I am trying to assign taxonomy to a set of data generated from QIIME 1.9.1 following the above mentioned protocol (using VSEARCH consensus Taxonomy). It is running for almost 24 hours and still not generated any output. I am using the VBox version of QIIME 2. Could anyone please suggest how much more time would it require or any problem is there in the run?
That does seem like it is taking a while. How large is your dataset? (QIIME 1 has a tendency to create far more OTUs than QIIME 2, which has a better denoising process.)
Since you are running this in VBox, I would also double-check that you have enough memory and CPU allocated to the virtual machine. If your VBox instance is starved for compute-power than anything will run slowly.
Thanks @ebolyen. Unfortunately, @Aishiki’s results fit with our latest test results.
We are currently recommending that users avoid using classify-consensus-vsearch for more than tens of sequences.
Fortunately, classify-consensus-blast gives very similar performance to classify-consensus-vsearch in terms of accuracy, but in our tests runs 50 times faster. If run time is still an issue, classify-sklearn was 500 times faster in our tests. There is a tutorial for how to use classify-sklearnhere.

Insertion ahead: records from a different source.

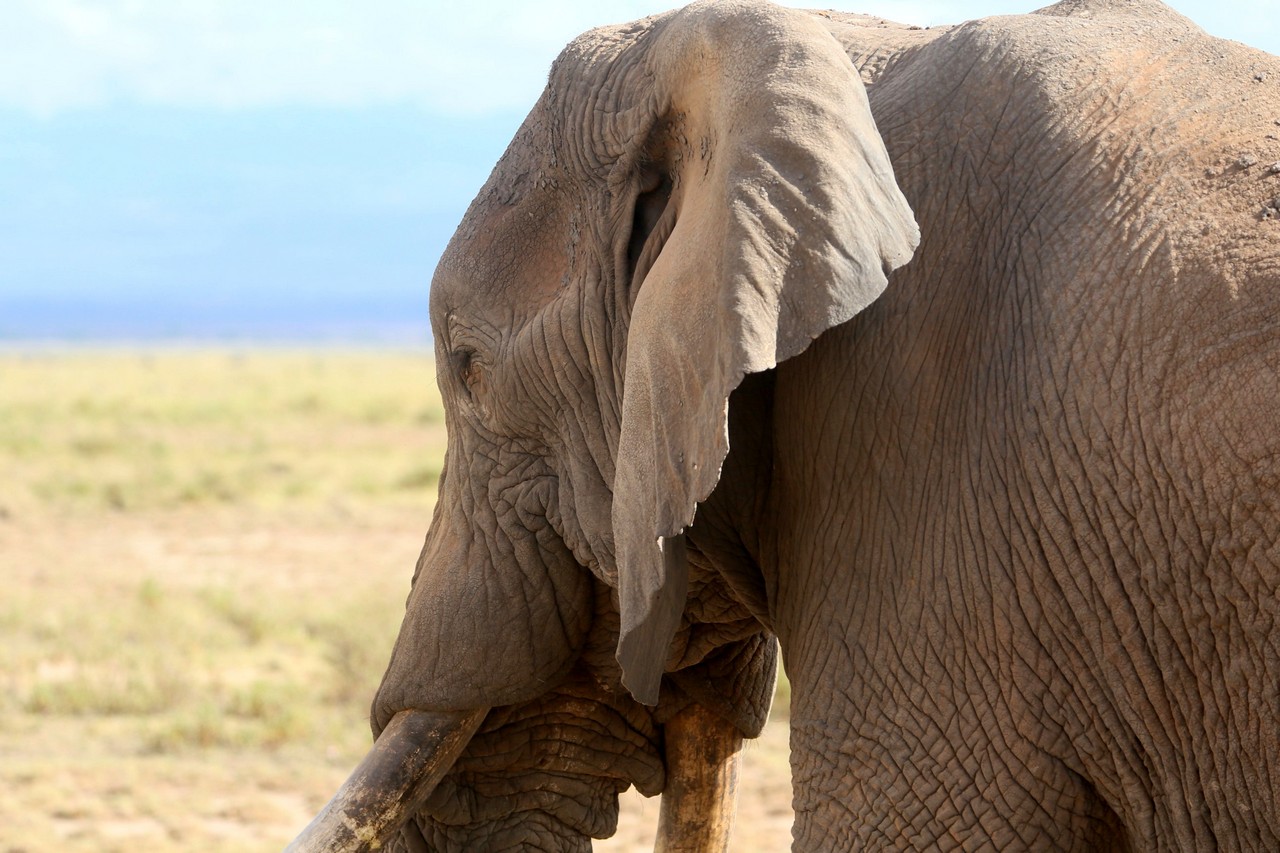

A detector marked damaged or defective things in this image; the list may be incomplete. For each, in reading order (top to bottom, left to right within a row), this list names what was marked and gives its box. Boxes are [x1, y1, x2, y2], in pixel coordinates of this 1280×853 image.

torn ear edge [614, 532, 686, 701]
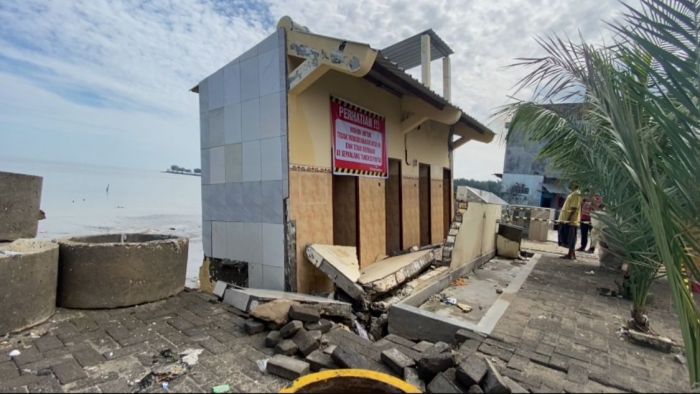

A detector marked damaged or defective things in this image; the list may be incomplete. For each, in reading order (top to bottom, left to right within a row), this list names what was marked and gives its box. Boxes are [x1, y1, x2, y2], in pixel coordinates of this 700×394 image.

cracked concrete wall [197, 28, 288, 290]
damaged toilet building [194, 17, 494, 296]
broken concrete slab [358, 249, 434, 296]
broken concrete slab [249, 300, 298, 324]
broken concrete slab [223, 284, 352, 318]
broken concrete slab [288, 304, 322, 322]
broken concrete slab [278, 320, 304, 338]
broken concrete slab [274, 340, 298, 356]
broken concrete slab [266, 354, 310, 378]
broken concrete slab [306, 350, 340, 372]
broken concrete slab [382, 350, 416, 374]
broken concrete slab [426, 370, 464, 392]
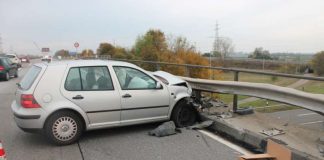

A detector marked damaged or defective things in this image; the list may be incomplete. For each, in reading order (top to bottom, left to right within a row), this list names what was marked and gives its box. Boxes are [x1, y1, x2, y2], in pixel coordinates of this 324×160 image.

crashed car [11, 59, 196, 145]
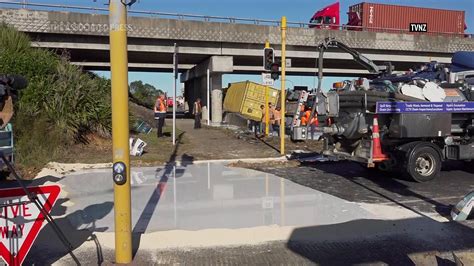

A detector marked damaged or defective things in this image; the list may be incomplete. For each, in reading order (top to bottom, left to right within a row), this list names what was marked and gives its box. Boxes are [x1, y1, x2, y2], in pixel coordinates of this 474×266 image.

crashed truck [294, 37, 474, 182]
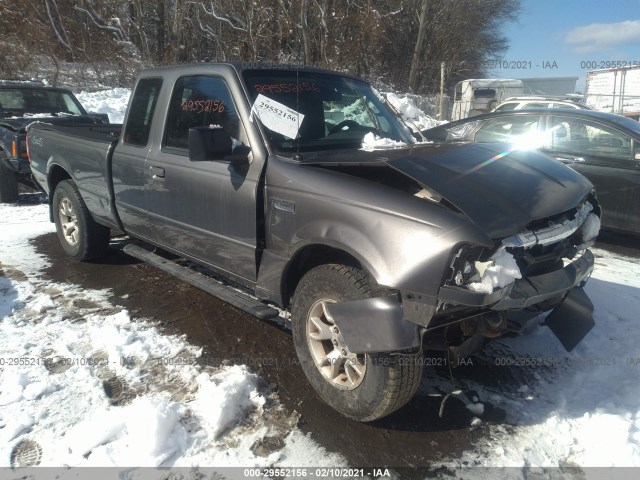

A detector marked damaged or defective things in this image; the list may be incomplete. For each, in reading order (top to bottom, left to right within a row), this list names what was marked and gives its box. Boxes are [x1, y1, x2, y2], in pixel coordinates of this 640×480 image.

damaged ford ranger [27, 63, 604, 420]
damaged hood [298, 143, 592, 239]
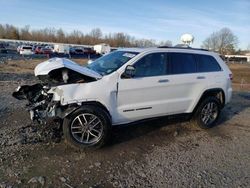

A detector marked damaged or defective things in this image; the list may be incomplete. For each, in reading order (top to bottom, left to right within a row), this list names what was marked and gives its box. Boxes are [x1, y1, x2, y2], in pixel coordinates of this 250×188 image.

damaged front end [12, 58, 102, 124]
crumpled hood [34, 58, 102, 80]
wrecked vehicle [13, 47, 232, 149]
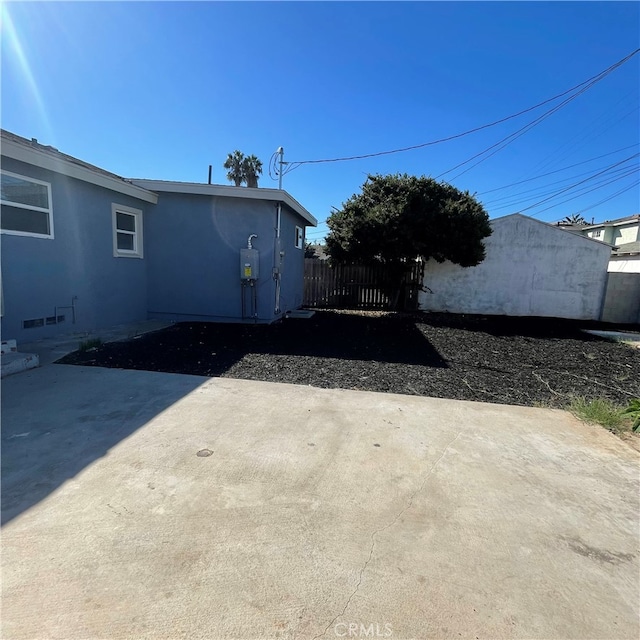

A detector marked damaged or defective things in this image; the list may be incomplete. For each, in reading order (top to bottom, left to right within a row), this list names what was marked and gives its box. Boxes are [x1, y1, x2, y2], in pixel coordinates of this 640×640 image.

crack in concrete [310, 430, 460, 640]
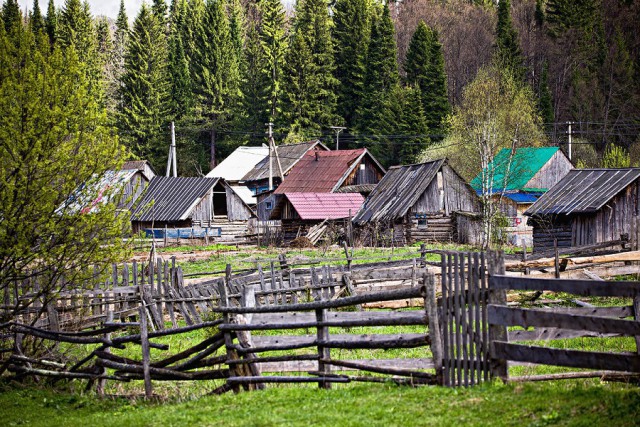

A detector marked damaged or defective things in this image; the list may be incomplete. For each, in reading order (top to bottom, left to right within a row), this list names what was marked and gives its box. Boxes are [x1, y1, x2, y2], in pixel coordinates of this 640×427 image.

rusty corrugated roof [241, 140, 330, 181]
rusty corrugated roof [272, 147, 372, 194]
rusty corrugated roof [284, 193, 364, 221]
rusty corrugated roof [524, 169, 640, 217]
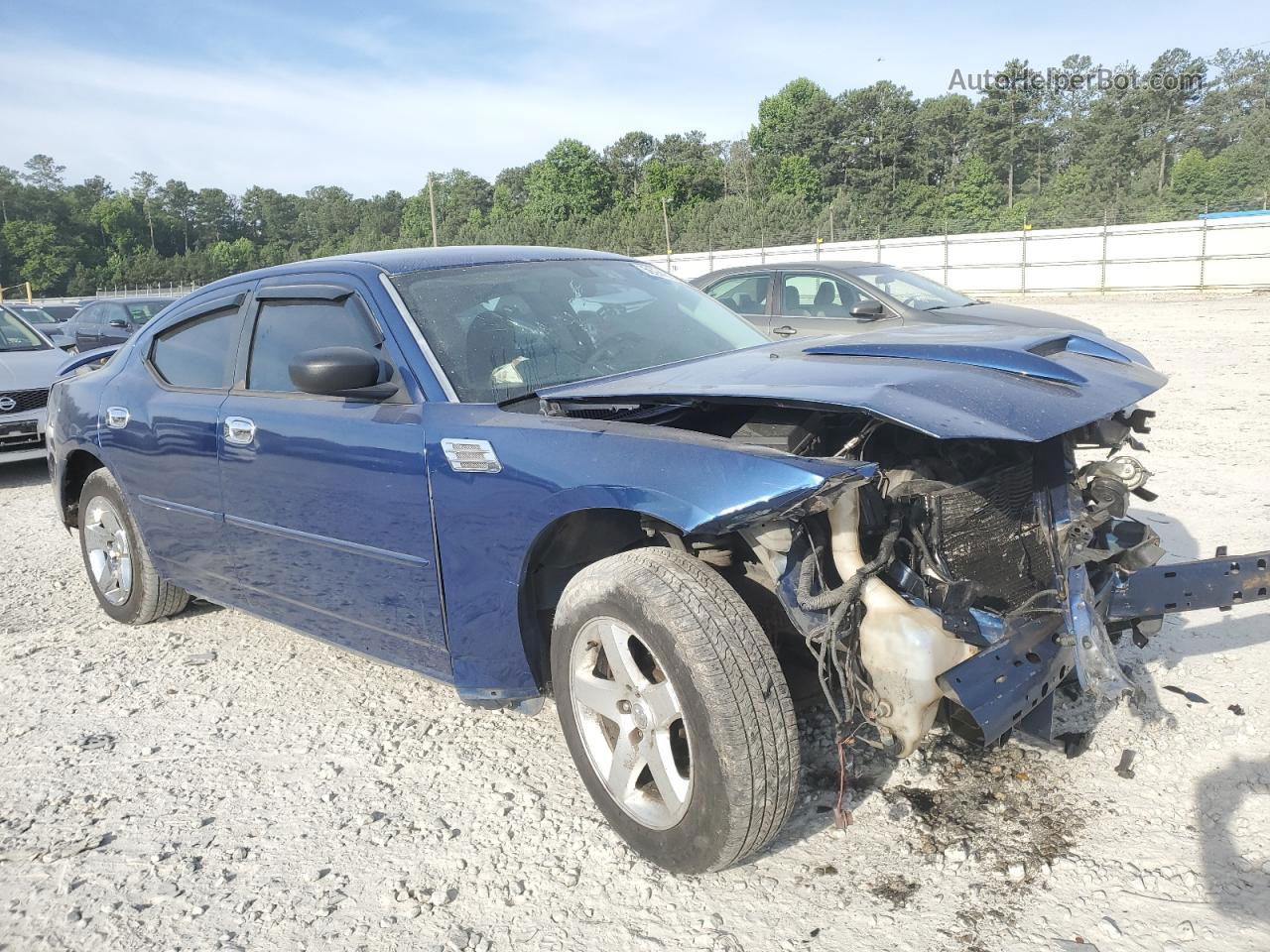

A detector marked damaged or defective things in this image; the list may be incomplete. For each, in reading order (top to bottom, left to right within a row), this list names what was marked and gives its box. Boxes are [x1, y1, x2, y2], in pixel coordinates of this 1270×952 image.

We haven’t had a chance to look at why classify-consensus-vsearch is so slow. @Nicholas_Bokulich may have more to say on this in future.
Thanks to both @BenKaehler and @ebolyen for your suggestions. Fortunately at last the run was over after ~30 hours or so. Although has not yet been able to check the data. Will keep you updated once I check my data. Further I shall try again to run classify-consensus-blast.
The performance issue with classify-consensus-vsearch was investigated and it turns out that vsearch is generally much slower with full-length sequences (see this issue for more details) so the performance is what would be expected. Thanks!